# Cherry burls?



## climberjones (Aug 29, 2012)

Hey guys first time posting in this forum but i was wondering if cherry burls are good or worth anything dropped a few cherry trees today and thought i might cut them off if so!! thanks! (I guess there called burls? Big lumps on trees)


----------



## swift4me (Sep 2, 2012)

As long as they are fairly sound and don't have a bunch of voids, someone would do somethging with them.. I don't know about the real value ($$$) though. Maybe someone else.

Pete


----------



## hunthawkdog (Sep 2, 2012)

we were working in a state park and a camper asked us to save him the cherry burls we had he gave us some real fancy pens he sure was excited to get them burls another wood worker i know also likes to get any burls you can find he tried to pay me back with an all weekend wood turning class but i didnt get to go


----------



## harley2143 (Sep 23, 2012)

I'm a turner an although a cherry burl is beautiful if taken the proper care to cut it right. The value of it isn't that much mainly because there are quit a few around. Id be nice if you knew of someone who turns to trade.

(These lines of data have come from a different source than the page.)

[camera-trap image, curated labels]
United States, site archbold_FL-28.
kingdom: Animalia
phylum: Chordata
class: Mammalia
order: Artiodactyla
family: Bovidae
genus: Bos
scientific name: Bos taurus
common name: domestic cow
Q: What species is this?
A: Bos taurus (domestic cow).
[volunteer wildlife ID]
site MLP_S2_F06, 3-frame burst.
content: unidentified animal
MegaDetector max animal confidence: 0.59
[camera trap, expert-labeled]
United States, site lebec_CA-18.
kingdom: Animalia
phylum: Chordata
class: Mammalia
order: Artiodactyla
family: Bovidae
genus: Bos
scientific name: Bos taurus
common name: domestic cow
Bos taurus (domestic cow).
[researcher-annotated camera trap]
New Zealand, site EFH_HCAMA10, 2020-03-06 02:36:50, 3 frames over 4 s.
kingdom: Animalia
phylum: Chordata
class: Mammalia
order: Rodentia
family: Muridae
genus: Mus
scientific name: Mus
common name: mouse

I do that all the time. Got a bunch of 18in Black Ash from a guy and he didn't want anything for. Was happy to see tht I loved the wood but I turned a beautiful Barkon boat bowl for his wife and thought she was going to kiss me and it made his life alot better. She said if he could get anything like that for all the things he gives away she won't care. Besides its always nice to say thankyou in a different way and people always love a nice crafted bowl. So do some trading, a good size cherry burl naturl edged bowl 12in Diameter is worth $150 and up depending on how solid it is. Don't think because someone can get couple hundred bucks for finished product that its worth that much to sell the wood to him. Even at 150 dollars he probbly has 6 hrs in making it and taking the risk if it has punk wood in the center. Turning for normal guys is a passion driven by the end result and not by what its worth. Everyone wants to make money at a hobby but reality will always stop you and tell you to get to work elsewhere.


----------